Hypothesis testing in Python commonly uses functions from scipy.stats. For example, the independent t-test syntax is:

scipy.stats.ttest_ind(sample1, sample2, equal_var=True)

Here:

  • sample1 and sample2 are your data samples.
  • equal_var assumes if variances are equal (True) or not (False).
  • The function returns a test statistic and a p-value.
python
from scipy import stats

# Syntax for independent t-test
test_statistic, p_value = stats.ttest_ind(sample1, sample2, equal_var=True)
๐Ÿ’ป

Example

This example shows how to test if two groups have different average values using an independent t-test.

python
from scipy import stats

# Sample data: heights of two groups
group1 = [170, 172, 168, 165, 174]
group2 = [160, 162, 158, 155, 164]

# Perform independent t-test
stat, p = stats.ttest_ind(group1, group2)

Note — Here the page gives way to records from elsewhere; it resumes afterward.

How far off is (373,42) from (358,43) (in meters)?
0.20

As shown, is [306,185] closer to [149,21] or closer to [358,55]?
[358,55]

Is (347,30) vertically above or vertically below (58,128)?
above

print(f"Test Statistic: {stat:.3f}")
print(f"P-value: {p:.3f}")

# Interpret result
if p < 0.05:
    print("Reject null hypothesis: groups differ significantly.")
else:
    print("Fail to reject null hypothesis: no significant difference.")
Output
Test Statistic: 6.324 P-value: 0.000 Reject null hypothesis: groups differ significantly.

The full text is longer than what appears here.